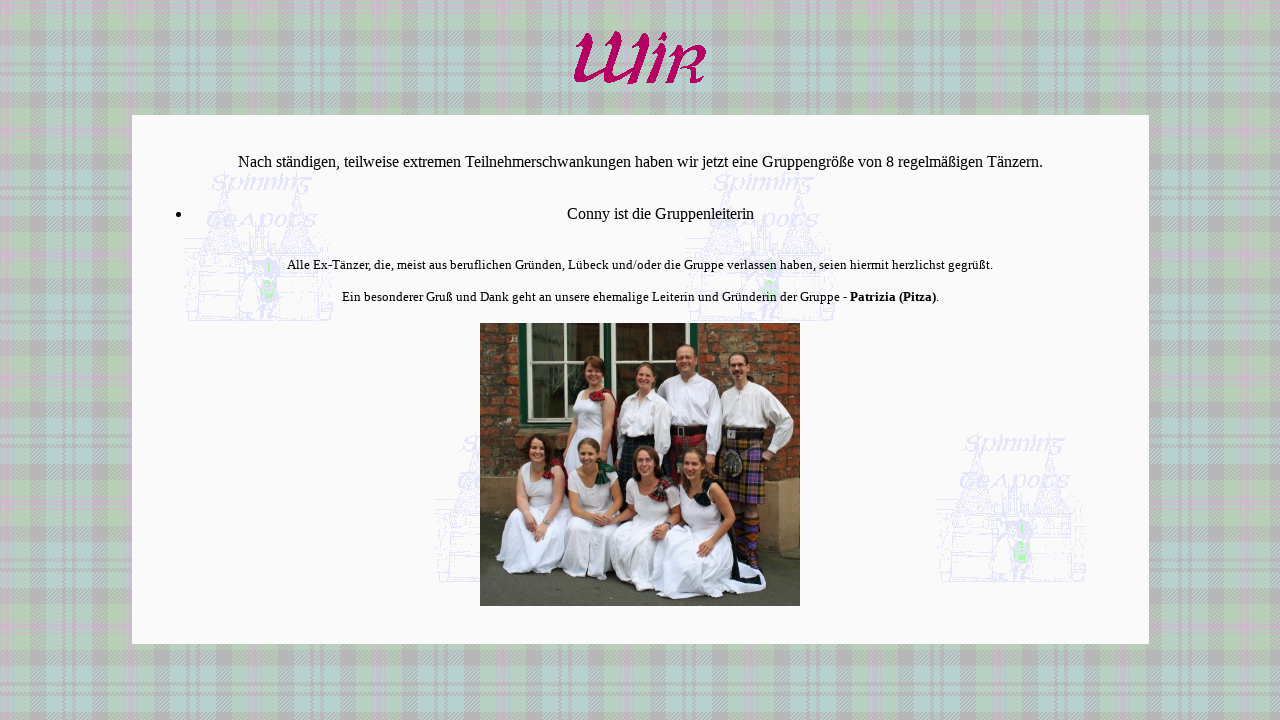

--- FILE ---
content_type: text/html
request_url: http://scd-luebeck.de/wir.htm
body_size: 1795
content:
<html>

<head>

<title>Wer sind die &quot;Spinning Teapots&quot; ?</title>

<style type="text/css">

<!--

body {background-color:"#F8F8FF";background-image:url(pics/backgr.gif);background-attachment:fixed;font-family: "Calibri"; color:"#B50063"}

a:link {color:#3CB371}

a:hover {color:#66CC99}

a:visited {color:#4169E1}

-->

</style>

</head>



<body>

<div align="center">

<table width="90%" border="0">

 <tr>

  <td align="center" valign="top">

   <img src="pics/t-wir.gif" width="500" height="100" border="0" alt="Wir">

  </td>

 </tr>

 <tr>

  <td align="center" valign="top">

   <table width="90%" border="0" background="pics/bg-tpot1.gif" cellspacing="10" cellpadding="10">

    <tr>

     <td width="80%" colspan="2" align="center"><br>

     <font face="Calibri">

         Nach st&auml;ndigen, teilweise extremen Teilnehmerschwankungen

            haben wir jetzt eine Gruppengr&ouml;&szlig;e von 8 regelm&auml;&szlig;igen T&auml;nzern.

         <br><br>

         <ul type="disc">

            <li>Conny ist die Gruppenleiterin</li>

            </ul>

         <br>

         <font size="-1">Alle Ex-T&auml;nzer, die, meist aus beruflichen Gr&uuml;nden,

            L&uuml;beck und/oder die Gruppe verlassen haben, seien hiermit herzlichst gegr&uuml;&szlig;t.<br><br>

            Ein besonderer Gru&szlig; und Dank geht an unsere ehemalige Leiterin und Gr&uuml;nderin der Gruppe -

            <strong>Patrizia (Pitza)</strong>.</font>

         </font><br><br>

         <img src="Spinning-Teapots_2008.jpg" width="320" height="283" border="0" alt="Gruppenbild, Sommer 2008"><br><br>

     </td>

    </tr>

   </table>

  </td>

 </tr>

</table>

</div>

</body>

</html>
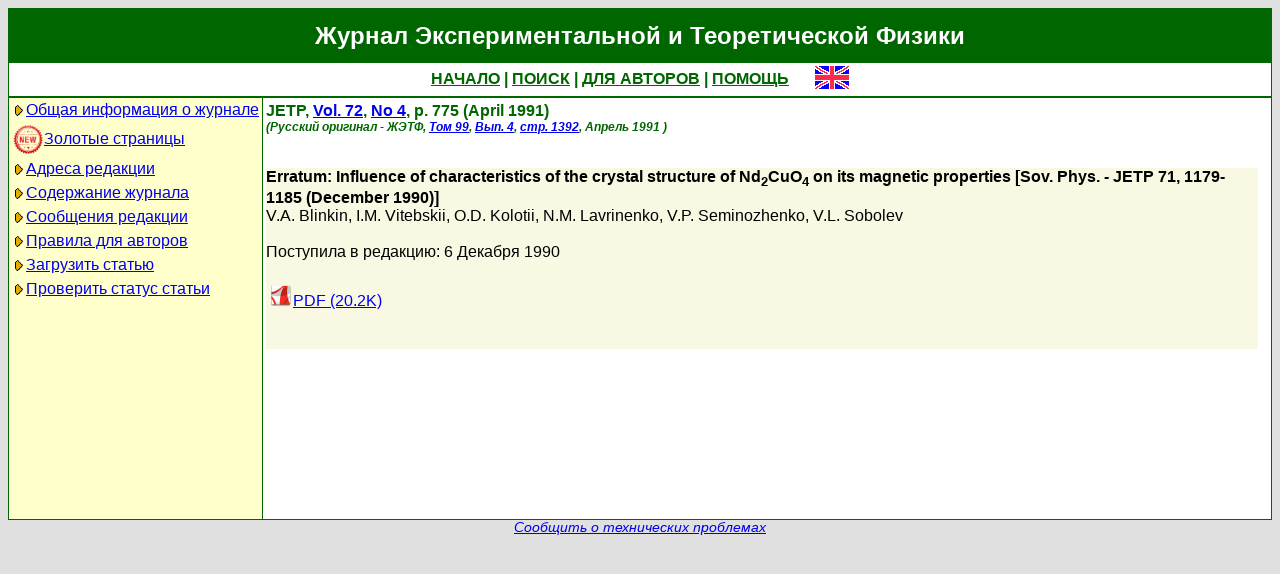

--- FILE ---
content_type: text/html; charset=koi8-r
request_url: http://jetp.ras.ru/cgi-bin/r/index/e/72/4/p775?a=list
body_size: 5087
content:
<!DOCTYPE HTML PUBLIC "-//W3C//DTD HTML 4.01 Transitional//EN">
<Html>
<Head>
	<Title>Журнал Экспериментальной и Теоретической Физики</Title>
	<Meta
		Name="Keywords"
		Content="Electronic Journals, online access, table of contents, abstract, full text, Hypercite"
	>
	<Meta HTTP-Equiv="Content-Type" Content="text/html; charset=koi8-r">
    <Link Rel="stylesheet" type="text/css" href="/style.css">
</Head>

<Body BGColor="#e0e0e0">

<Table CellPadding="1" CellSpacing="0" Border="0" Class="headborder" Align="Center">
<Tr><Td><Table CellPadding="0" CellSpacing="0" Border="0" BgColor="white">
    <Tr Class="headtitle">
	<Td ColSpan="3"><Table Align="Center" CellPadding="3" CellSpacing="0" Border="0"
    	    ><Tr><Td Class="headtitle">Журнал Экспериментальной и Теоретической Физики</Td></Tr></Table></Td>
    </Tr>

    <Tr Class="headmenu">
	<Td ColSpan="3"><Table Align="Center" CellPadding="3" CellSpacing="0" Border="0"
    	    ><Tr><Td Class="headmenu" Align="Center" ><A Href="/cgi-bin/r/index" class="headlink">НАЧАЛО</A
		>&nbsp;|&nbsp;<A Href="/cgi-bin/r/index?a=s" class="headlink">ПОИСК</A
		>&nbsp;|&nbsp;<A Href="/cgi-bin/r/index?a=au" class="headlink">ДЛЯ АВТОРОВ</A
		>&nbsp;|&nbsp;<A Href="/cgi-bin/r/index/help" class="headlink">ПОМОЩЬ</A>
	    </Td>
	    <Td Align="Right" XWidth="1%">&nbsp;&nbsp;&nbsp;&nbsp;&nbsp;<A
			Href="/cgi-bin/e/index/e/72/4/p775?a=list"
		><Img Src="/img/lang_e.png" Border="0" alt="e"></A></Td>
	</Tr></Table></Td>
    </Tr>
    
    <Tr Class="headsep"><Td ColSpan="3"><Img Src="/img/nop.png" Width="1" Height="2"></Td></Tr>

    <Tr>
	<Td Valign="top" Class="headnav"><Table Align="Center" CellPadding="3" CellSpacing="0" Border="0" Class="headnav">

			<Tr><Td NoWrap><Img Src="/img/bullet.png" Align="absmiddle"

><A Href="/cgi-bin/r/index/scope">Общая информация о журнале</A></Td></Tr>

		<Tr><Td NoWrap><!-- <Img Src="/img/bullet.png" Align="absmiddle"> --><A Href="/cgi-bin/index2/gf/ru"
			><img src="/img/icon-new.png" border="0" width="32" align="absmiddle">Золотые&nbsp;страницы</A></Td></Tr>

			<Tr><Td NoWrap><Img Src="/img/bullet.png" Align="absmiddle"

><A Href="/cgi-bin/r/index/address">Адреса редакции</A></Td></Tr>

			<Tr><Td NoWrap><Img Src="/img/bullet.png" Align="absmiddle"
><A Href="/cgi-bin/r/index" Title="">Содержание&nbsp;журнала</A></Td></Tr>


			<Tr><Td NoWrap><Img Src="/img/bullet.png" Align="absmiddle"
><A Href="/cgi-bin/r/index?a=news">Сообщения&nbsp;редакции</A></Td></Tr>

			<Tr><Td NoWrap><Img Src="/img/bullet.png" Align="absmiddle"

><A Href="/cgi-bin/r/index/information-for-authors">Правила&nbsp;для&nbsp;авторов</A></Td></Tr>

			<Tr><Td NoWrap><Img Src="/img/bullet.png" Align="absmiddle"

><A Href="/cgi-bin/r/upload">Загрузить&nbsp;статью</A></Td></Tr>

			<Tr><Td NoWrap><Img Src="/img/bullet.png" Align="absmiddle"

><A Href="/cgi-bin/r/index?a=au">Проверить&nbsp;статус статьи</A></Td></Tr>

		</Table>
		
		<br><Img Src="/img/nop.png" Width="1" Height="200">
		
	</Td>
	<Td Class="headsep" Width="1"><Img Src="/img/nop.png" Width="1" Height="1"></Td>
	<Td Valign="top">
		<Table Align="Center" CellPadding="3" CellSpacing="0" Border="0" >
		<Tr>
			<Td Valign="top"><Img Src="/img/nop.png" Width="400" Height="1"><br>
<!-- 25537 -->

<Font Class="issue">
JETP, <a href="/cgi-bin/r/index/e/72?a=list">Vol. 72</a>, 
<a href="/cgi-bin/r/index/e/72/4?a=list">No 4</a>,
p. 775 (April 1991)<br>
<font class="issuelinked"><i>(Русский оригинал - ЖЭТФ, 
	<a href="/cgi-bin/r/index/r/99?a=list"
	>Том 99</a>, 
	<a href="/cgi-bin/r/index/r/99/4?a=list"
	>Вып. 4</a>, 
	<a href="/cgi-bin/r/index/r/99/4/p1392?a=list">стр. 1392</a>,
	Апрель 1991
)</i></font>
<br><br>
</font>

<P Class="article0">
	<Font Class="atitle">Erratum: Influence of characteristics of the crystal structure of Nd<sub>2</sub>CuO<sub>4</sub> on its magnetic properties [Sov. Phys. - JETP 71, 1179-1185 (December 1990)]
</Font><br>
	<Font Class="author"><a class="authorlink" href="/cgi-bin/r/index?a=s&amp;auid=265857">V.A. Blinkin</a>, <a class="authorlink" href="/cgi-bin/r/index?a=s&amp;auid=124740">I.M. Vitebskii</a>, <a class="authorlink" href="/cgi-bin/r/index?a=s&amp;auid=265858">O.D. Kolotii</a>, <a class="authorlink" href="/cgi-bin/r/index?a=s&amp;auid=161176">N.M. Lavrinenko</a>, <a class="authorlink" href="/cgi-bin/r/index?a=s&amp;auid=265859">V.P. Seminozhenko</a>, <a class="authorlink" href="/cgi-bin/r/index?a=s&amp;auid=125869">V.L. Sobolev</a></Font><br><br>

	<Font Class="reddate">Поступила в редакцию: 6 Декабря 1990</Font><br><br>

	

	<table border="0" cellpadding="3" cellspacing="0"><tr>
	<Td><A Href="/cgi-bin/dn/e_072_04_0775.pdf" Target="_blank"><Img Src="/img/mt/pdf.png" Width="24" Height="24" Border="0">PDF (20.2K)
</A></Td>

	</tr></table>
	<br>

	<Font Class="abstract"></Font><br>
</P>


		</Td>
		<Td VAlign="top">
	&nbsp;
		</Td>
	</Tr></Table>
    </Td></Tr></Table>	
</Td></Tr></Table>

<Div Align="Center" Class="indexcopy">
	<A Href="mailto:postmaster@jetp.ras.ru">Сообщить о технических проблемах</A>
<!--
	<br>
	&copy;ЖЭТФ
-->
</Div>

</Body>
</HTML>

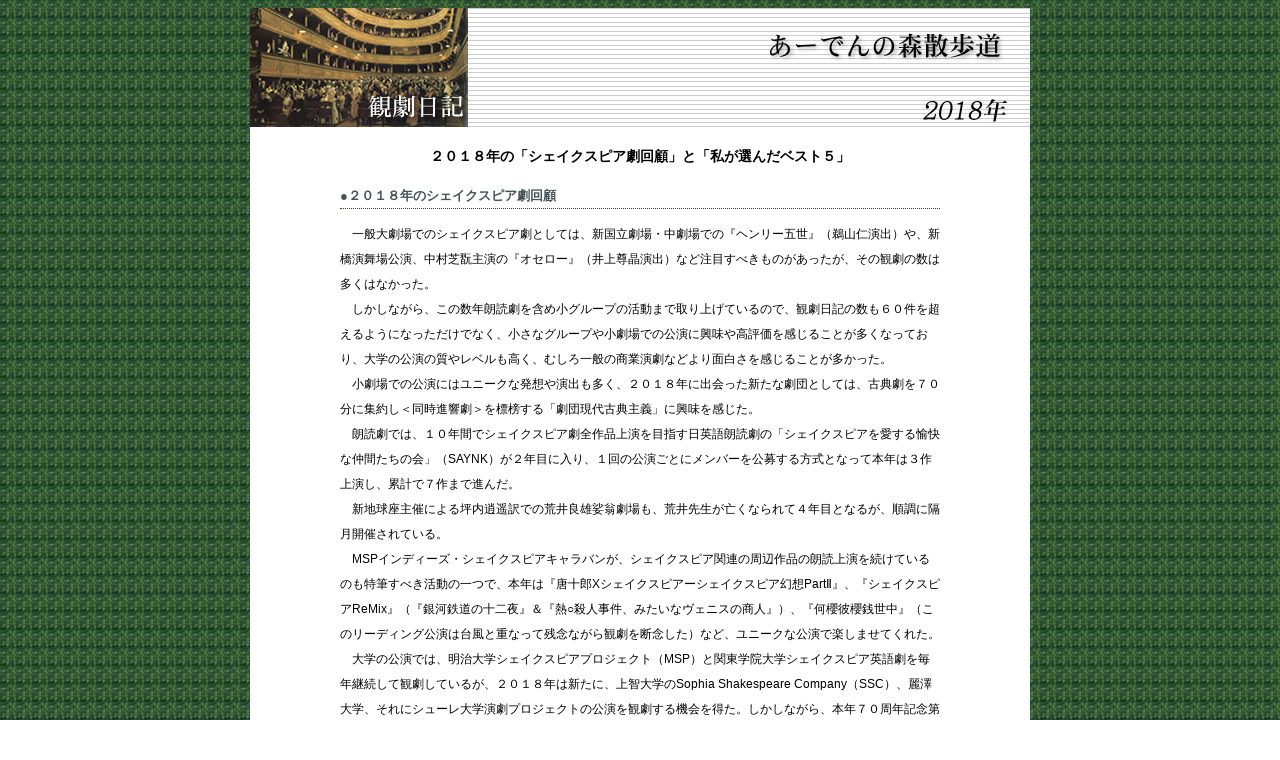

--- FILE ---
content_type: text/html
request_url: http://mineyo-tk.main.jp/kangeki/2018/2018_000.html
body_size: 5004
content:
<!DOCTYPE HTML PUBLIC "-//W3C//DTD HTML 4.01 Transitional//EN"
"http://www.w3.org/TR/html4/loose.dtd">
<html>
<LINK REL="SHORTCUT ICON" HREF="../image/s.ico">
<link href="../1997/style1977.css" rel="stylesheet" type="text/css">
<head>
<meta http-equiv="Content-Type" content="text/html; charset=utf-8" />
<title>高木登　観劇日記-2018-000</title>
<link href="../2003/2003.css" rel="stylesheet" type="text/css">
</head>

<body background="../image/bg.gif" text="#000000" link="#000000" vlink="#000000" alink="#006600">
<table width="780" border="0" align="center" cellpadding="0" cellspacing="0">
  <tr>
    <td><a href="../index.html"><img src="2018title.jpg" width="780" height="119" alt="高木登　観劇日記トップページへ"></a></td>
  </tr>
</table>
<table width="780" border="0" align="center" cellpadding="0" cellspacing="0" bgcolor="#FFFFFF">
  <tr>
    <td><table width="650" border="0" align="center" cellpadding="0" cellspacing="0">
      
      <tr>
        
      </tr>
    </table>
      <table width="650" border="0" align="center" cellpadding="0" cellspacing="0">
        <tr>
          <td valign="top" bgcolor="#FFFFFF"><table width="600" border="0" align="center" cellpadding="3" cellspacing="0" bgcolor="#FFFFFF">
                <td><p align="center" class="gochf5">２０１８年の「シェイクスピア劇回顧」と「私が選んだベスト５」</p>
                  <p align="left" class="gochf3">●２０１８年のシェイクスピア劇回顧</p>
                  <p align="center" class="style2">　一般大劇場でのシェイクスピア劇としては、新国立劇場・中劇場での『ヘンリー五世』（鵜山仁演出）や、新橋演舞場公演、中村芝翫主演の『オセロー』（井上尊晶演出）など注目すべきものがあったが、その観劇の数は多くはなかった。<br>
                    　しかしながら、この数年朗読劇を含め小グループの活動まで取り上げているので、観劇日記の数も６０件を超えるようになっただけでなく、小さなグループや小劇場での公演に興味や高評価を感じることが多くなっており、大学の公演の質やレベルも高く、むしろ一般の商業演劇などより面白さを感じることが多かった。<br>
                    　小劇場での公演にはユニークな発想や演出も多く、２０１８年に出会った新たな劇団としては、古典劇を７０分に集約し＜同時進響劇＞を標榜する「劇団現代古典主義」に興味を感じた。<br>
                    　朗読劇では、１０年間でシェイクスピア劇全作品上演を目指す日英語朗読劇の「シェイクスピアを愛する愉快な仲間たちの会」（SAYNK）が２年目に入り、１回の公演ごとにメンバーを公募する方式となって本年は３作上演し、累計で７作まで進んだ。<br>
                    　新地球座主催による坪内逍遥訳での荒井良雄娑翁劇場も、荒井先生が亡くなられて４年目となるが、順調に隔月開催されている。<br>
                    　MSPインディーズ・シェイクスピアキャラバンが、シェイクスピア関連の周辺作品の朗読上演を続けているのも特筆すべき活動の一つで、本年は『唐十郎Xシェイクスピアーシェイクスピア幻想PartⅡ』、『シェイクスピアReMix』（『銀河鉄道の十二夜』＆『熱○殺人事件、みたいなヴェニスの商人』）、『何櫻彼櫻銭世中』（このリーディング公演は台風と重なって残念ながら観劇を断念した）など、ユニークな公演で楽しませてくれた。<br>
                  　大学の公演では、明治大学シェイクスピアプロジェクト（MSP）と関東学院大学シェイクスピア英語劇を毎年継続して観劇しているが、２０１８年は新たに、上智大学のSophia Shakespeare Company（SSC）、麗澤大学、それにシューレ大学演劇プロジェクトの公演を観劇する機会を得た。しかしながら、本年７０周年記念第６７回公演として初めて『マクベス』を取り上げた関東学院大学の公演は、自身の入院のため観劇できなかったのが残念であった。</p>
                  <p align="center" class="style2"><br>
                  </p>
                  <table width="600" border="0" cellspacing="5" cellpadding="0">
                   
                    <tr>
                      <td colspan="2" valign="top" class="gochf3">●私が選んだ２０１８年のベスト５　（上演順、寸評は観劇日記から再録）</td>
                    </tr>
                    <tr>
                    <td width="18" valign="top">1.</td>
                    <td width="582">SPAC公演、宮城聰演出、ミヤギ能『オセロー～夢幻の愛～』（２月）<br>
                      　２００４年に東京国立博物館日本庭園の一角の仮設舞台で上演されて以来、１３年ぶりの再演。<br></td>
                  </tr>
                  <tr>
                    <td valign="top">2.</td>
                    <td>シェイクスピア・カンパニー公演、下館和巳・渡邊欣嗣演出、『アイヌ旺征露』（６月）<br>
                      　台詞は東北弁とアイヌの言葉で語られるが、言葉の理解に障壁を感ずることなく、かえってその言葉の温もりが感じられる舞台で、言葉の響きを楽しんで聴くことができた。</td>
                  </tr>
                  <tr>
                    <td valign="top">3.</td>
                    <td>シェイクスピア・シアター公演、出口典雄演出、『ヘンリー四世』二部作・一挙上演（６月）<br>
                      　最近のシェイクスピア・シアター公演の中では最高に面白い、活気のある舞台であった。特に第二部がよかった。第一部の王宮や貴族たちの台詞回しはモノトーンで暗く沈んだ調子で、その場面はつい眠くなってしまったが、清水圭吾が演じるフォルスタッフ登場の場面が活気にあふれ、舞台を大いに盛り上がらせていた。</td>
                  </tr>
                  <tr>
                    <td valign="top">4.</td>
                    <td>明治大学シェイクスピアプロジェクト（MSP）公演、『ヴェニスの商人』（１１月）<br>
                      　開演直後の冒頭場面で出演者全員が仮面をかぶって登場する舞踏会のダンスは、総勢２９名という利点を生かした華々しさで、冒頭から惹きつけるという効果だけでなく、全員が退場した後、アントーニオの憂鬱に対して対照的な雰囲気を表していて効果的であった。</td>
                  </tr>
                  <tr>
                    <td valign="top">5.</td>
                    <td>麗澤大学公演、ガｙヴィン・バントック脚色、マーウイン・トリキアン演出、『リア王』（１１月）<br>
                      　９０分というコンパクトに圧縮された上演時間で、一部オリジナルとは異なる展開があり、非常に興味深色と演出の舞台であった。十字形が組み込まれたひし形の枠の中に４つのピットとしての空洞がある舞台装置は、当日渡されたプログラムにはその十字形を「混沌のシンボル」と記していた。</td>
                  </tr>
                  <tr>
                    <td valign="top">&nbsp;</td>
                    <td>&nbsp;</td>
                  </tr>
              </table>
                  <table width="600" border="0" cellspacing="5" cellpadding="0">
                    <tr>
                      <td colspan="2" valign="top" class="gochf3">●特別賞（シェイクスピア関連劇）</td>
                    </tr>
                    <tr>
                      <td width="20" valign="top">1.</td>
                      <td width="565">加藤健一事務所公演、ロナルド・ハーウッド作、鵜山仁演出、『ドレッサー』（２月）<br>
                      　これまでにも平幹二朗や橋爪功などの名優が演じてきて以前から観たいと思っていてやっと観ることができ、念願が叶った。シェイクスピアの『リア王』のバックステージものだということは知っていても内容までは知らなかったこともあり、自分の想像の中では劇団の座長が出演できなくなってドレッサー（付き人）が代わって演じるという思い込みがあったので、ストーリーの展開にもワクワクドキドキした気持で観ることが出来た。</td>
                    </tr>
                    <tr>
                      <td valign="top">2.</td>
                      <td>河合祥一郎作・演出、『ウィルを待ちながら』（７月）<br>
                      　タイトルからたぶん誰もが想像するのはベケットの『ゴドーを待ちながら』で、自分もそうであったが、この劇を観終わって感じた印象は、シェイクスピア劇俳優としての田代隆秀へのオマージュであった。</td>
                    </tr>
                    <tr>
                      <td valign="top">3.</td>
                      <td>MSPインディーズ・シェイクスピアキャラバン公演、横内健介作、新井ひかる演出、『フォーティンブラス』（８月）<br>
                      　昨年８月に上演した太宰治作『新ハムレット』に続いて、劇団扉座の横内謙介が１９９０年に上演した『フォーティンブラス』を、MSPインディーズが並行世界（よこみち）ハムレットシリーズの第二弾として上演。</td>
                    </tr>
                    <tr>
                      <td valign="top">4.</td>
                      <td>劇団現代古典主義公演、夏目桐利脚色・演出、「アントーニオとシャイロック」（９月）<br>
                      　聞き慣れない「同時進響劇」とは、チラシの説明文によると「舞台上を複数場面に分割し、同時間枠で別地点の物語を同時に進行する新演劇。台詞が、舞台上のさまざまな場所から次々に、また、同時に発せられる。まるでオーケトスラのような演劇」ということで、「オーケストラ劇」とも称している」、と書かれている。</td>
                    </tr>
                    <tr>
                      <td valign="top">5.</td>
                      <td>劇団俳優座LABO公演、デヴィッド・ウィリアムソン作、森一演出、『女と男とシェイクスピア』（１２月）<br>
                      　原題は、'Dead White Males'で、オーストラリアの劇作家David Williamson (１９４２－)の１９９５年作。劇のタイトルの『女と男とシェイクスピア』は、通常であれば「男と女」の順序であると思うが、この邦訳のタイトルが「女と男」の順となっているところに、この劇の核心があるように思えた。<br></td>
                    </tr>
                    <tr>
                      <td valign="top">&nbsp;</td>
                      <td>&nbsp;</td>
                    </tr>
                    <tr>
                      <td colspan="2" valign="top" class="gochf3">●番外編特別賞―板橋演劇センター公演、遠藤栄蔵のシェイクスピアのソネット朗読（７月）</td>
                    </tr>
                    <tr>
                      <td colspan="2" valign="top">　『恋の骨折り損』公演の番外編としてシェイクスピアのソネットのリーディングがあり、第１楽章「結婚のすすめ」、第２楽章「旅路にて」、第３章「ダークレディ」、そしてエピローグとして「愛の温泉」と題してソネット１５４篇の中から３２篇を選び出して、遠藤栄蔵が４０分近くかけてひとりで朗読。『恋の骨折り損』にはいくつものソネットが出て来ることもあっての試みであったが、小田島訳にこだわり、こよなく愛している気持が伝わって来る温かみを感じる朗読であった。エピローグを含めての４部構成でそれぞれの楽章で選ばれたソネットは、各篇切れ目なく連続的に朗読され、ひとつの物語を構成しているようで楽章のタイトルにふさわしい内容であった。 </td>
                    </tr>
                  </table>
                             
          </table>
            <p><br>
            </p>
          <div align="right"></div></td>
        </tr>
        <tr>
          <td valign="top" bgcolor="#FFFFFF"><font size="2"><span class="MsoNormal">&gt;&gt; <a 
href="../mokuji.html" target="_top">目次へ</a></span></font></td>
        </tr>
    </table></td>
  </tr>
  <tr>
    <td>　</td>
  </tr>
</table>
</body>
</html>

----

What to do –
Scan the records above and report every line with the string "haben".

Solution to this problem –
            haben wir jetzt eine Gruppengr&ouml;&szlig;e von 8 regelm&auml;&szlig;igen T&auml;nzern.
            L&uuml;beck und/oder die Gruppe verlassen haben, seien hiermit herzlichst gegr&uuml;&szlig;t.<br><br>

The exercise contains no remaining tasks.